Data rows>
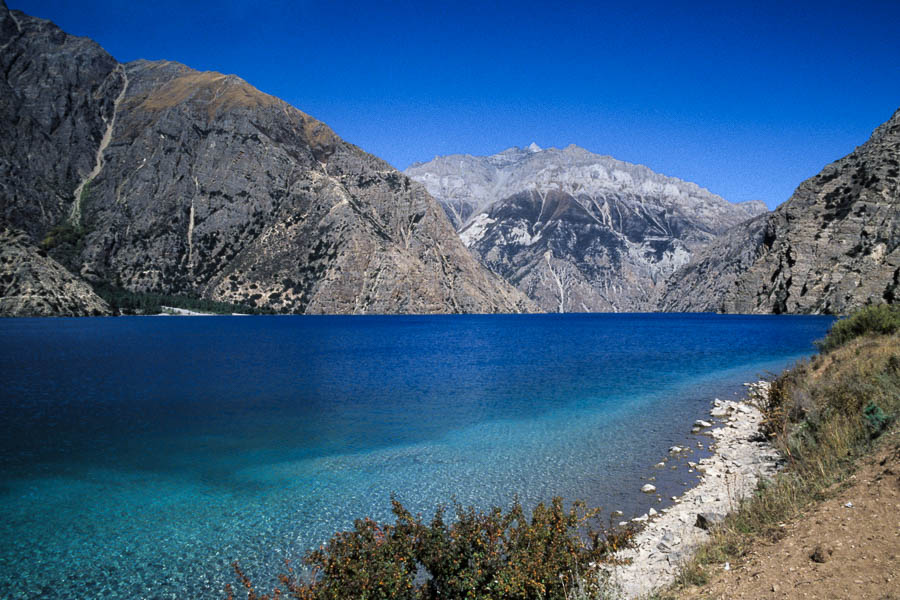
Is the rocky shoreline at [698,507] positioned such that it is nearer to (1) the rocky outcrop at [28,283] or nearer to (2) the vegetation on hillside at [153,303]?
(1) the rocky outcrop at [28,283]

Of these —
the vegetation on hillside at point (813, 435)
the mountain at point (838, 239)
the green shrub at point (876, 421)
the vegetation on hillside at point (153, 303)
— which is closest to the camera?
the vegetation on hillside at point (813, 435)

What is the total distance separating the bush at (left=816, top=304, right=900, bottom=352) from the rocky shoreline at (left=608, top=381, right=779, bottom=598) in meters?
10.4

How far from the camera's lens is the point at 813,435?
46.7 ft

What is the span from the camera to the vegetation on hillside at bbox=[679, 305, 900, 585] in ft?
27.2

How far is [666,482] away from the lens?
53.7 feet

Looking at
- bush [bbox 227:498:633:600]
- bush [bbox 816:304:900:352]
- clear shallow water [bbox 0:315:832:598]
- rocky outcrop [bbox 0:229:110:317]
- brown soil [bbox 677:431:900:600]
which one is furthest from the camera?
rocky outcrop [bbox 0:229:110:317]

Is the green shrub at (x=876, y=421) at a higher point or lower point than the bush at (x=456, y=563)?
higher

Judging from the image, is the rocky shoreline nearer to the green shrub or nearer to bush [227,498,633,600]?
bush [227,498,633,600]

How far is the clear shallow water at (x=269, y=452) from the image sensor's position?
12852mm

Problem requirements>
Find the line that contains "What is the total" in the listing above. Retype it and every line after it up to the last, exactly, and nothing else.

Result>
What is the total distance separating the bush at (left=816, top=304, right=900, bottom=352) from the rocky shoreline at (left=608, top=381, right=779, bottom=598) in meters?
10.4

How far from the camera's lens is the point at 813,435?
46.7 ft

What is the span from the camera to the vegetation on hillside at bbox=[679, 305, 900, 585] in ft?
27.2

How far is [666,482] away from the lens?
53.7 feet

Looking at
- bush [bbox 227:498:633:600]
- bush [bbox 816:304:900:352]
- clear shallow water [bbox 0:315:832:598]
- rocky outcrop [bbox 0:229:110:317]
- brown soil [bbox 677:431:900:600]
which one is furthest from the camera?
rocky outcrop [bbox 0:229:110:317]

Is the green shrub at (x=876, y=421) at a higher point or lower point than the bush at (x=456, y=563)?
higher

Judging from the image, is the rocky shoreline nearer to the green shrub or nearer to bush [227,498,633,600]?
bush [227,498,633,600]

How far is the clear shallow water at (x=269, y=452) from the image sensor's position?
12852mm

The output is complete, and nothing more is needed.